I got this three questions and think I should answer those here because the topic might be interesting to other people as well...
1.- Could I
consider the following examples (VAR5-Alk-NA 170001 (Classified unknown); VAR5-Alk-NA and VAR5-Alk-unknown) as unknown or do they mean something different?
[JH]
These terms do all refer to a unknown compound. This just
points to a lack in annotation. As we also ask other laboratories for their spectral
libraries it may happen that users use different terms. However, in your
example with
NA170001 (classified unknown) Joachim Kopka tried to
highlight, that there is a chance of identification either as "[C5H12O5
(5TMS)|C20H52O5Si5]" or "[Pentitol (5TMS)|C20H52O5Si5]".
2.- Sometimes
the compounds are label as True-VAR5-Alk, False-VAR5-Alk and Pred-VAR5-Alk. can I understand that the
database was not curate? therefore
there are some False. However the ones that are PRED (=predicted?)

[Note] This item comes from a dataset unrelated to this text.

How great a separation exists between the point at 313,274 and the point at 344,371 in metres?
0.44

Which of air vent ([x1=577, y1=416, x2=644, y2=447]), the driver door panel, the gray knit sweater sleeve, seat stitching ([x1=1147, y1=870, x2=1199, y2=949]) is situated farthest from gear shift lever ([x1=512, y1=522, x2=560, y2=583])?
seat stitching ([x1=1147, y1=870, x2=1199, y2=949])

Can i trust in this prediction? or do i need only to pay attention to the compounds that says true?
[JH]
This "True",
"False" and "pred" just refers to the Retention index. The
retention index is specific to the chromatographic setup. As the GMD is a
collection of reference spectra from different labs utilising different chromatographic
setups we differentiate the quality of the retention index values.
- "true" is the best
and refers to the fact, that this RI was actually experimentally observed on
this chromatographic setup.
- "pred" means
predicted and is the next lower quality level. Importing a library from a other
laboratory we can correlate the retention indexes values for all compounds
which were measured in both labs. Next we use this correlation (a polynomial
fitting or whatever) for a regression of the RIs from new Compounds in the
other laboratory's library into our own chromatographic system.
The quality of the retention
index values from such regression depends on the similarity of the chromatographic
variant in terms of column polarity, temperature programming and so on. This retention index prediction looks perfect,
however as can be seen from the plot, the estimated error in such an predicted
retention index is already too large for an automated spectral identification processing.
Nevertheless, it is a valuable information in the identification process of unknown
spectra.
A retention index prediction with a quality near to experimental observed retention indexes is shown in plot below.
If we don't have any experimentally measured retention index available, but can predict one from different chromatographic setups, we chose the one which makes the best sense from a chromatographic similarity point of view.As far as I understand this field, a final identification can only be
proofed by using authentic reference substances.
- "False" refers to the
fact, that we don't have a retention index available for the selected chromatographic
setup.
|
retention index regression between very similar chromatographic variants but different retention index markers. |
3.-PRED-Var5-Alk-Similar Does mean there is a
high probability that this compound will
be true?
[JH]
Again, predicted refers only to the retention index. And
"similar" comes from a user input. In this case it is a unknown
compound measured in a other lab with different chromatographic setup. That’s why
we just have a predicted RI available.
cheers,
Jan